Methane Adsorption on Heteroatom-Modified Maquettes of Porous Carbon Surfaces

Abstract

Experimental and theoretical studies disagree on the energetics of methane adsorption on carbon materials. However, this information is critical for the rational design and optimization of the structure and composition of adsorbents for natural gas storage. The delicate nature of dispersion interactions, polarization of both the adsorbent and the adsorbate, interplay between H-bonding and tetrel bonding, and induced dipole/Coulomb interactions inherent to methane physisorption require computational treatment at the highest possible level of theory. In this study, we employed the smallest reasonable computational model, a maquette of porous carbon surfaces with a central site for substitution and methane binding.

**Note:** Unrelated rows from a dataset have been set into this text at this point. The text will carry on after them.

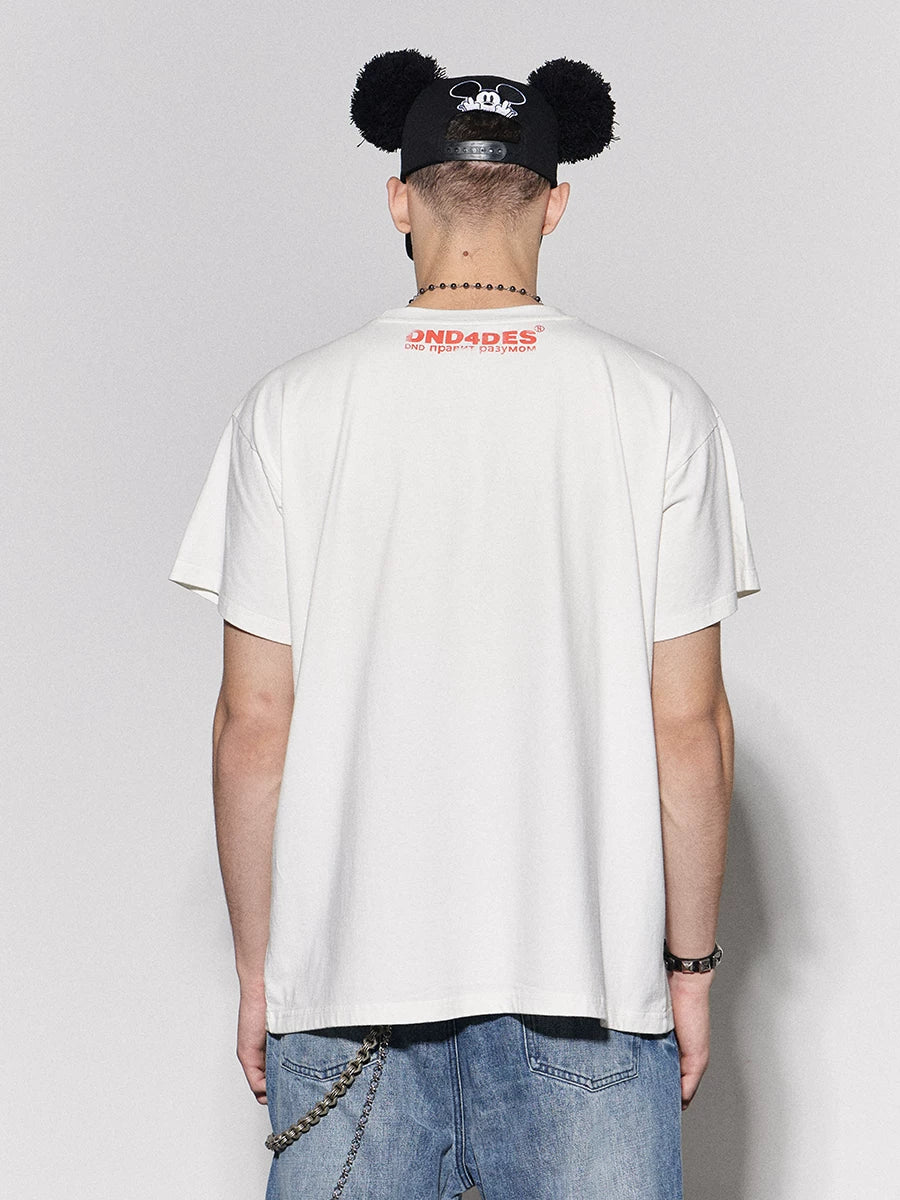 Rhinestone Mickey Print Tees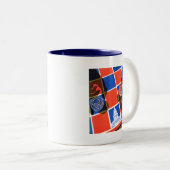 Tasse 2 Couleurs Damier d'élection (Devant droit)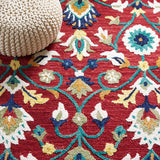 safavieh clearance blossom blm562q red rug
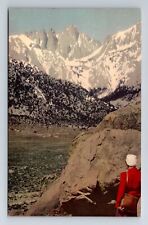 Mount Whitney CA-California, Sierra Nevada's, Lone Pine, Vintage Postcard picture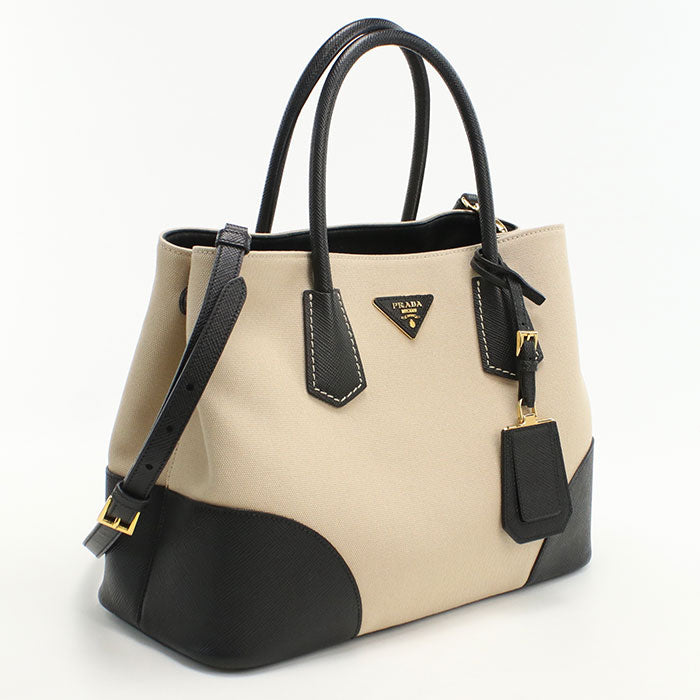 PRADA Canapa Tote Bag canvas beige Women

The most accurate predictions of methane adsorption energetics were achieved by electron-correlated molecular orbital theory CCSD(T) and hybrid density functional theory MN15 calculations employing a saturated, all-electron basis set. The characteristic geometry of methane adsorption on a carbon surface (“lander approach”) arises due to bonding interactions of the adsorbent π-system with the proximal H–C bonds of methane, in addition to tetrel bonding between the antibonding orbital of the distal C–H bond and the central atom of the maquette (C, B, or N). The polarization of the electron density, structural deformations, and the comprehensive energetic analysis clearly indicate a ∼3 kJ mol–1 preference for methane binding on the N-substituted maquette. The B-substituted maquette showed a comparable or lower binding energy than the unsubstituted, pure C model, depending on the level of theory employed. The calculated thermodynamic results indicate a strategy for incorporating electron-enriched substitutions (e.g., N) into carbon materials as a way to increase methane storage capacity over electron-deficient (e.g., B) modifications. The thermochemical analysis was revised for establishing a conceptual agreement between the experimental isosteric heat of adsorption and the binding enthalpies from statistical thermodynamics principles.